--- Extract ---
(begin)

They [the Quakers] said what Philo the Jew, and a number of the Christian fathers had perceived that all the prophets of the Old Testament were saying; what they perceived was implied in the true words and acts of every heathen. They said what I found enabled me to read the Bible with open eyes; to accept its words literally; to feel their connection with each other. They said what enabled me to understand the contradictions in myself; to feel how the light had always struggled with the darkness; how the darkness had tried to comprehend it and could not.[6]
This Divine Word and
light is more than simply an abstract principle, it is Christ in every man. It
is an indication of the union between man and God in Christ. Christ is the
representative of the human race, its spiritual head, in perfect union with the
father. All of humanity was created and redeemed in him. Christ is the original
prototype of humanity. Maurice writes, “The proper constitution of man is his
constitution in Christ.” We are only truly human—only truly ourselves—when we
are in him. God has blessed humankind with every spiritual blessing in the
heavenly places and chose us in Christ before the foundation of the world.
Before God created anything that is, he chose us to be his children in Christ
(Ephesians 1:3-6). Maurice writes, “This relation is fixed, established,
certain. It existed in Christ before all worlds. It was manifested, when He
came in the flesh. He ascended on high, that we may claim it.”[7]
According to Maurice, we are to look upon the incarnation “as the revelation of
the Son of God in whom all things had stood from the first, in whom God had
looked upon His creature from the first.”[8]
It
is from this original constitution of humankind that Adam departed when he fell
into sin. Our sin is that we have chosen our self over and against our relationship
to God in Christ. We have not acknowledged him as the fountain head and
sustainer of our life nor walked in him as our light. Whatever human beings
choose to do, even if we deny God, we cannot alter our essential constitution.
Maurice writes, “The truth is that every man is in Christ; the condemnation of
every man is, that he will not own the
truth, he will not believe that which is the truth, that, except he were joined
to Christ, he could not think, breathe, live a single hour.”[9] Although
humankind knew God, they failed to acknowledge him as God, and so became
foolish and darkened in their understanding, worshiping created things in the
place of the living God (Romans 1:21-23). The difference between the believer
and the unbeliever is not that one is in Christ and the other is not, it is
rather that one walks in truth and the other in darkness,
What, then, do I assert? Is there no difference between the believer and the unbeliever? Yes, the greatest difference. But the difference is not about the fact, but precisely in the belief of the fact. God tells us, ‘In Him,’ that is in Christ, ‘I have created all things, whether they be in heaven or in earth. Christ is the head of every man. Some men believe this; some men disbelieve it. Those who disbelieve it ‘walk after the flesh.’ They do not believe that they are joined in an almighty Lord of life.”[10]
Maurice calls humankind
to walk in the light which enlightens all who come into the world, which is
Christ, the same who is the Son of God, the Divine Word who was from the
beginning with God and who is God.

(end)

--- Problems to solve ---
[1] Pick out each line of the entries that contains the word "instances".
[2] Carry on the passage on Maurice's theology from the point where it ends.
The passage on Maurice's theology and the entries after it are unrelated.

--- Provided data ---
(begin)

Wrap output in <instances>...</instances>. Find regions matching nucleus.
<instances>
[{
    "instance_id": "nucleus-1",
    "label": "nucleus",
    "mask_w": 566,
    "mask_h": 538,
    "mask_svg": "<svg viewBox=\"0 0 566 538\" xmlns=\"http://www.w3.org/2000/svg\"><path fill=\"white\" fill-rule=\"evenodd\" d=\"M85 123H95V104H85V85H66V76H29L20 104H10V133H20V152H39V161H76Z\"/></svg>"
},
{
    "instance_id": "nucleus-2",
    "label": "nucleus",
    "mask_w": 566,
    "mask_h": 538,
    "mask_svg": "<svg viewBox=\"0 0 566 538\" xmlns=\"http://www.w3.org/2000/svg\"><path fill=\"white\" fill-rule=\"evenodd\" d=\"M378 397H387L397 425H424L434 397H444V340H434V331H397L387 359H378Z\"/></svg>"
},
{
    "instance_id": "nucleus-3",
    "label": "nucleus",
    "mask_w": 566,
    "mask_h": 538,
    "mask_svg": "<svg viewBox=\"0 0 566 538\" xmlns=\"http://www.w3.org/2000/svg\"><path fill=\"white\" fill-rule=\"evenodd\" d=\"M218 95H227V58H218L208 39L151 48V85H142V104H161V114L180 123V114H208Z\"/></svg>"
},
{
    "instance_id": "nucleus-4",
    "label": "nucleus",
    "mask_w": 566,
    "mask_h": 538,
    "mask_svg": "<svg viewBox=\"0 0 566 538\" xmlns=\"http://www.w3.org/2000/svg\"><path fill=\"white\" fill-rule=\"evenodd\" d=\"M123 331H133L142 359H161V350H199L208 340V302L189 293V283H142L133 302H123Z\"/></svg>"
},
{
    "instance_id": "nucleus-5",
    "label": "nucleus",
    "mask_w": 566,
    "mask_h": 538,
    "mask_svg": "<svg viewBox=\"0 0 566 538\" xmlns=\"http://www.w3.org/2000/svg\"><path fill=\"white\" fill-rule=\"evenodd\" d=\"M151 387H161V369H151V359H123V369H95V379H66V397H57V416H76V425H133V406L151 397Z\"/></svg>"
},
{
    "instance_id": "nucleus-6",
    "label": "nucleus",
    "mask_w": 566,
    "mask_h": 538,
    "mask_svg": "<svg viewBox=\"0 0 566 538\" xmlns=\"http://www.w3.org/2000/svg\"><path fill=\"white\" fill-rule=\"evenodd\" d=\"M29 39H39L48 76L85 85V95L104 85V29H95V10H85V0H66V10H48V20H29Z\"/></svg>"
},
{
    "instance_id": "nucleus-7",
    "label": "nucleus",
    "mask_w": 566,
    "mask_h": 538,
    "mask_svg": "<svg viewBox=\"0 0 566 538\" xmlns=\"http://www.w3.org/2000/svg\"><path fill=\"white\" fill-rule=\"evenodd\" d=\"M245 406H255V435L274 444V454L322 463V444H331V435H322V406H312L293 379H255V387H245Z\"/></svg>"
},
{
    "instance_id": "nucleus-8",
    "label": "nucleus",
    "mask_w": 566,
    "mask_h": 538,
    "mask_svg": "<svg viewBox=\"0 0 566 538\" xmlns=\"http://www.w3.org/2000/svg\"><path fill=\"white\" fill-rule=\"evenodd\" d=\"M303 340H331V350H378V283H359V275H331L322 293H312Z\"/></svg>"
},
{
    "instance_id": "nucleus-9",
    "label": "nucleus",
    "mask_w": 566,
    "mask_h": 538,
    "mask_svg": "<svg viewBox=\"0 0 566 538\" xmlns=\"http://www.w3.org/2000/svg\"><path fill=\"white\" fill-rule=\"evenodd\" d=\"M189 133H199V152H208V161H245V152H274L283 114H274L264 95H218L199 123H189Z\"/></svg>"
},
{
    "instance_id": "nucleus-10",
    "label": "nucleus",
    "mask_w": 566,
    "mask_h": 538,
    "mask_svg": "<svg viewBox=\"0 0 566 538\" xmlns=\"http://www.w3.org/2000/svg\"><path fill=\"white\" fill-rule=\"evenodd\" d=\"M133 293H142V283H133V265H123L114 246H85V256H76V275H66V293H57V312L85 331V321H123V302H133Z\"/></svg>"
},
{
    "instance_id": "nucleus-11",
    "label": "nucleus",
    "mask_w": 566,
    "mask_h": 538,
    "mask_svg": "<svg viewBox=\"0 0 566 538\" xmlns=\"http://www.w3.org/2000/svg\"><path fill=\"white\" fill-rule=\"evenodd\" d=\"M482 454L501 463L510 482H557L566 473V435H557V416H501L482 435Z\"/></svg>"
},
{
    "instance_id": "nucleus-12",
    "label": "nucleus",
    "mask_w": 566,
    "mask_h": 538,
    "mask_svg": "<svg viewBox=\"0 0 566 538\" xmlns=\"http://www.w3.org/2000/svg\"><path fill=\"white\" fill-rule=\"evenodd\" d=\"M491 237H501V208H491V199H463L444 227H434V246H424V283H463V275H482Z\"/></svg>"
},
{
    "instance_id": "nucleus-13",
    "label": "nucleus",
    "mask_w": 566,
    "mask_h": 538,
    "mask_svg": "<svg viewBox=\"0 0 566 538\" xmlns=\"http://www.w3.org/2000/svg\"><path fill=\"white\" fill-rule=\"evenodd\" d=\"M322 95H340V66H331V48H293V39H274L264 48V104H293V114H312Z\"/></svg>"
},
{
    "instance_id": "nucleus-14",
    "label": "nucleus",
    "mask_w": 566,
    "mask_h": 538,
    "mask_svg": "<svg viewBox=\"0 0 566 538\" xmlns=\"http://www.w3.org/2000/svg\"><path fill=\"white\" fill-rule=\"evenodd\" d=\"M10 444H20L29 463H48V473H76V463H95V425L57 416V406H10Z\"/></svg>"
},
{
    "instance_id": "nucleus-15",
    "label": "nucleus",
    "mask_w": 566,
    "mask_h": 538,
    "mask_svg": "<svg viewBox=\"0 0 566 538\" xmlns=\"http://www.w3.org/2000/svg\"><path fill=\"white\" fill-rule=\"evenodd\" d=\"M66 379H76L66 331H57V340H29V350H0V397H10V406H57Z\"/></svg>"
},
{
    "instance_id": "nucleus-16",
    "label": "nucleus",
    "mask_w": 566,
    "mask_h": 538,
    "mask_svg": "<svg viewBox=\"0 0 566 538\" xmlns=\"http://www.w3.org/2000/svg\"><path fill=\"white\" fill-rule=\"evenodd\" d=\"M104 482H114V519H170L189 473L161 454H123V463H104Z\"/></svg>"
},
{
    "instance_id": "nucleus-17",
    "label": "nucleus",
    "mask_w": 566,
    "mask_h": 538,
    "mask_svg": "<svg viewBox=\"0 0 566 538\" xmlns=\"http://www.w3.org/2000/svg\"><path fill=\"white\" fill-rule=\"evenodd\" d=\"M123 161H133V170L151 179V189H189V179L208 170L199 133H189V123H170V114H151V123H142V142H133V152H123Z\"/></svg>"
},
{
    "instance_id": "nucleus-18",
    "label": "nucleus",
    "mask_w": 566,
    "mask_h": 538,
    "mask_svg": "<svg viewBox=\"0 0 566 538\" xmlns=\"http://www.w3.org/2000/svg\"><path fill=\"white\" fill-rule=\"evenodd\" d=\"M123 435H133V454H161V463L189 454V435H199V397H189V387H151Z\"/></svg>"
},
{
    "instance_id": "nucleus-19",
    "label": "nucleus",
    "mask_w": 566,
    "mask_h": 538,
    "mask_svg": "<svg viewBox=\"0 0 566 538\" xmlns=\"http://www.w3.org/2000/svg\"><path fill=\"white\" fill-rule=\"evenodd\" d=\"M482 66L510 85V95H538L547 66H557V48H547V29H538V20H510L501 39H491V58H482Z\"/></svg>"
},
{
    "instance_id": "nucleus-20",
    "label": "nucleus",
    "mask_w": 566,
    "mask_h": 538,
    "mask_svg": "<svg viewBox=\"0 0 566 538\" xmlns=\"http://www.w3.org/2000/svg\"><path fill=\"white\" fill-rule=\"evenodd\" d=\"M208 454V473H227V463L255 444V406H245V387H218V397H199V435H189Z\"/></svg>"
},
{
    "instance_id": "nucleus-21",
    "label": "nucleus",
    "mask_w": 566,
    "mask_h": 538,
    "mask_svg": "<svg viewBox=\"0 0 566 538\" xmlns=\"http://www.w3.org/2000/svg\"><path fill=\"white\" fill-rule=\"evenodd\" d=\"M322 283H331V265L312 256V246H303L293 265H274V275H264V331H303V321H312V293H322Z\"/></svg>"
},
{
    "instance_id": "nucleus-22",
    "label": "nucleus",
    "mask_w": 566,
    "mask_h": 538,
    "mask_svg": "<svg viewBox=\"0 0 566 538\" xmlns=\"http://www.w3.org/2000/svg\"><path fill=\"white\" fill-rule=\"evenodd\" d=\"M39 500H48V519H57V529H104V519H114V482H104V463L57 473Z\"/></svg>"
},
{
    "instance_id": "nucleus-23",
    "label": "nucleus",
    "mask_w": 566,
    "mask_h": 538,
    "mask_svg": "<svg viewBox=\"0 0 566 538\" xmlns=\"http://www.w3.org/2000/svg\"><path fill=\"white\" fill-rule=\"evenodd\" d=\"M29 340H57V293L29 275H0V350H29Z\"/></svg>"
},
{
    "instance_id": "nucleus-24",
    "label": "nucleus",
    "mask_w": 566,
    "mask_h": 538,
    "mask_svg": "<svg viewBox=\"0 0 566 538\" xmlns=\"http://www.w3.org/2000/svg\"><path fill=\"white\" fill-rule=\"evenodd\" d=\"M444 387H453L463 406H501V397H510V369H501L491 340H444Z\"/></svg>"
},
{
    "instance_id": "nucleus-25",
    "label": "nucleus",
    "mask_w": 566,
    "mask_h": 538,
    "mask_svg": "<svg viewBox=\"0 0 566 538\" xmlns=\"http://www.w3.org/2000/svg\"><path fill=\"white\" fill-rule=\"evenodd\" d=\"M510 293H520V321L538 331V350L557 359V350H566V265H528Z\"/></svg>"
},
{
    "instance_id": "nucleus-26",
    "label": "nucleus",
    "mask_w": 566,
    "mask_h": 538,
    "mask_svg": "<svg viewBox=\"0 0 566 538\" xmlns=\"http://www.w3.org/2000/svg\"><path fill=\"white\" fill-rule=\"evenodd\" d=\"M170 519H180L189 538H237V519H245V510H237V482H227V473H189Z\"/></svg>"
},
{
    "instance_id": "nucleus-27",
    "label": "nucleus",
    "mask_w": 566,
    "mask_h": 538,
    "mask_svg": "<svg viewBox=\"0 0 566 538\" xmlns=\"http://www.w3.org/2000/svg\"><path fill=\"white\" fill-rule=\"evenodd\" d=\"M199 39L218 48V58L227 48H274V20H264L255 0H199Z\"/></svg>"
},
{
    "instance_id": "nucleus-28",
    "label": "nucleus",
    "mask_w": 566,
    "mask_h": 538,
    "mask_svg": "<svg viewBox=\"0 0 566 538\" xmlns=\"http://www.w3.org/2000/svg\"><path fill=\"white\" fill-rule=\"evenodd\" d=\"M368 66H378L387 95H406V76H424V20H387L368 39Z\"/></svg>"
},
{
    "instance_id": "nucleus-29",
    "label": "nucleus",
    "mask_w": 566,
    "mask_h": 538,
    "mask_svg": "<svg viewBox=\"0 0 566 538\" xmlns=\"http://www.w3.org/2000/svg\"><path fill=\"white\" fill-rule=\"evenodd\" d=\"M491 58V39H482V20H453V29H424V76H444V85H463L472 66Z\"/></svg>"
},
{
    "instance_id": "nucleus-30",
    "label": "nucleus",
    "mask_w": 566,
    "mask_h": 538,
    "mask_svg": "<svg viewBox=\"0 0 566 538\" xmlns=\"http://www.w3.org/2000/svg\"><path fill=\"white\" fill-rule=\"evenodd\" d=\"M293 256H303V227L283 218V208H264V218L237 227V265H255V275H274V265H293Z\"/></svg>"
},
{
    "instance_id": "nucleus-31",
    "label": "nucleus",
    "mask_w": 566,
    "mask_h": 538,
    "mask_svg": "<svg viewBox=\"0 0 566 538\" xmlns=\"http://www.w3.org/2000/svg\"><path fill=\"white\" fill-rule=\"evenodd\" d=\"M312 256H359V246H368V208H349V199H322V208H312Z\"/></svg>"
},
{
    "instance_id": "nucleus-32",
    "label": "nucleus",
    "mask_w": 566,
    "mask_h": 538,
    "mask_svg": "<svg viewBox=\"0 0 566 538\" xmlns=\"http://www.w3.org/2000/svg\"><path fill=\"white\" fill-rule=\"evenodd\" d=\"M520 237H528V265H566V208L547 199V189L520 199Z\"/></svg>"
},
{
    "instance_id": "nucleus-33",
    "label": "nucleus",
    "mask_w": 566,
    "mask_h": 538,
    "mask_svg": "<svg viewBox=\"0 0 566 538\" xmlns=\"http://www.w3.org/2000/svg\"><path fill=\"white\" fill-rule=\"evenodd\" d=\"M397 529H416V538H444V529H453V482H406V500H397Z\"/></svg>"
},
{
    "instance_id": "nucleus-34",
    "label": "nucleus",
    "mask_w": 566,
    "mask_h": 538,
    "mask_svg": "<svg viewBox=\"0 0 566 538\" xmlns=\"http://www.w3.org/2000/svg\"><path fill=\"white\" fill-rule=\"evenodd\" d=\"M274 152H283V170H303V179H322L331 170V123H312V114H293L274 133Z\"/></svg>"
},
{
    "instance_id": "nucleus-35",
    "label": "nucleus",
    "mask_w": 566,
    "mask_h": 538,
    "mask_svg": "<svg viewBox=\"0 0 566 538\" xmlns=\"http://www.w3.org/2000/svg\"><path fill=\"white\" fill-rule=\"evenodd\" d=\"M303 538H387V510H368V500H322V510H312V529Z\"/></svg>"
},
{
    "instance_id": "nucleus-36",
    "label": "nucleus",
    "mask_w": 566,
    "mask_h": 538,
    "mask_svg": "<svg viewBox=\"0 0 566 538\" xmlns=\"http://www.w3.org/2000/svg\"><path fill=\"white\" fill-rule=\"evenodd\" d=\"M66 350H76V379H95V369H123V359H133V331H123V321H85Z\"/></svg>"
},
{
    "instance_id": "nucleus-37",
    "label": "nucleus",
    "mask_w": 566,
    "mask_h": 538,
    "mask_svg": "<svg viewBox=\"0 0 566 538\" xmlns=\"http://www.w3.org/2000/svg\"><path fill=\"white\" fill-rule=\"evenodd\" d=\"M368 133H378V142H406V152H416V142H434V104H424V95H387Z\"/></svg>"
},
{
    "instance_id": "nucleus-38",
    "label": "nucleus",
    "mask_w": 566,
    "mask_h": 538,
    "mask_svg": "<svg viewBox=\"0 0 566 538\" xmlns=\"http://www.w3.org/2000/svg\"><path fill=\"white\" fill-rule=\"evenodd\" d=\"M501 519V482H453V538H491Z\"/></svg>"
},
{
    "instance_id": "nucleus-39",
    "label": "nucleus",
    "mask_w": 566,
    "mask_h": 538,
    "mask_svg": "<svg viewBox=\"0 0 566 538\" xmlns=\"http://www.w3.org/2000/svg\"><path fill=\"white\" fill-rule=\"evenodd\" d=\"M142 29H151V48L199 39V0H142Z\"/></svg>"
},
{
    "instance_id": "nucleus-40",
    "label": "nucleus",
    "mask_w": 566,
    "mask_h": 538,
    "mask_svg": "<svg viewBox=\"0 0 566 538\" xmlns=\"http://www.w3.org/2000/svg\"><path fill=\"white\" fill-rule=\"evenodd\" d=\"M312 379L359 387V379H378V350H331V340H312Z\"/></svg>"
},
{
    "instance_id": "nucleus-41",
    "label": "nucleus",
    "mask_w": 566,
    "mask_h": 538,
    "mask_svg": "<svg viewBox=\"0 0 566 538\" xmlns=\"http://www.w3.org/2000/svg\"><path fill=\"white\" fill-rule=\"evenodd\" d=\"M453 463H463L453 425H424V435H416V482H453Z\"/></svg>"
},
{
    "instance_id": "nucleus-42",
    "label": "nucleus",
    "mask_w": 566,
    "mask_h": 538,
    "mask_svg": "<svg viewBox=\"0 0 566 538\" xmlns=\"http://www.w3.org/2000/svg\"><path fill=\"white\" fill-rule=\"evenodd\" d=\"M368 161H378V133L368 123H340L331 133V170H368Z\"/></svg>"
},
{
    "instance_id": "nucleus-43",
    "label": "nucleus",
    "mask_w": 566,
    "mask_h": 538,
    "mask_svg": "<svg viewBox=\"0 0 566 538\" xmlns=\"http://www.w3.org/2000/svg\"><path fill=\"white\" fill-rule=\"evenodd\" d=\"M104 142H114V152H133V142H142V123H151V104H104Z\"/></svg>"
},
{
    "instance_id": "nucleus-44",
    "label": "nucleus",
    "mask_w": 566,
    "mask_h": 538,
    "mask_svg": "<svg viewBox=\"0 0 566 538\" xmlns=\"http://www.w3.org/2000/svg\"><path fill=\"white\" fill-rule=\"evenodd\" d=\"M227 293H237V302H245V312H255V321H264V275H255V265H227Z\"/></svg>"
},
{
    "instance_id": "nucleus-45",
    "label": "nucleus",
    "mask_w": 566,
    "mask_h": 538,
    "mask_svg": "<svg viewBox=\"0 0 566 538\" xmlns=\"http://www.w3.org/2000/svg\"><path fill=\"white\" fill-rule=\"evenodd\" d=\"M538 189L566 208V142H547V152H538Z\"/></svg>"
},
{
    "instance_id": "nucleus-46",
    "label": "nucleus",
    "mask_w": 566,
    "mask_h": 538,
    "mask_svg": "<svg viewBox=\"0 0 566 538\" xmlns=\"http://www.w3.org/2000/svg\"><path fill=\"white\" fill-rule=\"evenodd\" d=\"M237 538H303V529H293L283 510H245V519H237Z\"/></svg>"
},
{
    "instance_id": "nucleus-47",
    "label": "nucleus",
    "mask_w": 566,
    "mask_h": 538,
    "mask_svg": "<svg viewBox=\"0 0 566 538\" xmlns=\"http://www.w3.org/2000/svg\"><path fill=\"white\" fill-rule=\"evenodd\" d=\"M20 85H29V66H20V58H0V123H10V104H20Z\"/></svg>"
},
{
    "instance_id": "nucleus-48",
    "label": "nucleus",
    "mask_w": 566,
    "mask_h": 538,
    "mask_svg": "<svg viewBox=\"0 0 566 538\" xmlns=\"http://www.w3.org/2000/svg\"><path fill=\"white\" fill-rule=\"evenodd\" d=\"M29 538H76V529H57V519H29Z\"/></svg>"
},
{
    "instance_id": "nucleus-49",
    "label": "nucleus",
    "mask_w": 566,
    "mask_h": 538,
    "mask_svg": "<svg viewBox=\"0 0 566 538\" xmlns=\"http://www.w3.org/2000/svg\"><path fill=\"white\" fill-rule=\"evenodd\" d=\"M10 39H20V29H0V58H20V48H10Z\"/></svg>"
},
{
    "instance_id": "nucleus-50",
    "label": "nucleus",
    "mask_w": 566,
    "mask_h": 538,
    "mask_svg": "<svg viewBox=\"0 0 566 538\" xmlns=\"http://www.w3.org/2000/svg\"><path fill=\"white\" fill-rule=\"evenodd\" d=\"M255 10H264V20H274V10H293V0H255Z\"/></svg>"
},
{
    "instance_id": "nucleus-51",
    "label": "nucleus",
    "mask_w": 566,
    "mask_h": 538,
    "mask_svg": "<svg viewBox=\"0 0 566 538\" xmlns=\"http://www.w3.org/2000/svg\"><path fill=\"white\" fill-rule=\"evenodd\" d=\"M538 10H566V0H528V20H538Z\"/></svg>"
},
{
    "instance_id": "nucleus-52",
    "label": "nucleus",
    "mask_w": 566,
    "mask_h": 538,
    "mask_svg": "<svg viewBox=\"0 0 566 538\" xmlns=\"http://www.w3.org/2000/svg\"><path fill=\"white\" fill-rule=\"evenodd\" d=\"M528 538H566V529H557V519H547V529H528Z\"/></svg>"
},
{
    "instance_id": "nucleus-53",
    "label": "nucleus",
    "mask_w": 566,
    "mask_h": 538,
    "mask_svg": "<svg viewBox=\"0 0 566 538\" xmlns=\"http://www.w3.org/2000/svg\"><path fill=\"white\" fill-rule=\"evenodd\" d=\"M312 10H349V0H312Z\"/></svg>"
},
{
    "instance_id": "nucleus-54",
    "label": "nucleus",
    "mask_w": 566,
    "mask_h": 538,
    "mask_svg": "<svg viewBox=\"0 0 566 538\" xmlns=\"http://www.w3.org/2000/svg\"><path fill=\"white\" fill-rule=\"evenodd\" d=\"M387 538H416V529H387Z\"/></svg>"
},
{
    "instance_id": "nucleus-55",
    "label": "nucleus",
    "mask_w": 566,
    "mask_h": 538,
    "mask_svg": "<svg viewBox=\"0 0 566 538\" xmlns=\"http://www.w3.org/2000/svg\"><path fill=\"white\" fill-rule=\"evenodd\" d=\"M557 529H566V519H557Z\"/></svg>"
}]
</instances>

(end)

--- Replies ---
[1]
Wrap output in <instances>...</instances>. Find regions matching nucleus.
<instances>
</instances>

[2]
There is a light within you, close to you. Do you know it? Are you coming to it? Are you desiring that it should penetrate you through and through? Oh, turn to it! Turn from these idols that are surrounding you, --from the confused, dark world of thoughts within you! It will reveal yourself to you! It will reveal the world to you![11]
This
teaching about the spiritual constitution of humankind in Christ and his
nearness to human beings as their light, their originator, and the sustainer of
their existence, was the essential, gospel principle of the old Quakers, which
Maurice believed had been obscured by their system and discredited because of
their negations. This spiritual Kingdom of Christ in and among humankind was in
fact the foundation of all the doctrine that the Quakers came to despise, and
the eternal ground of the sacraments they rejected.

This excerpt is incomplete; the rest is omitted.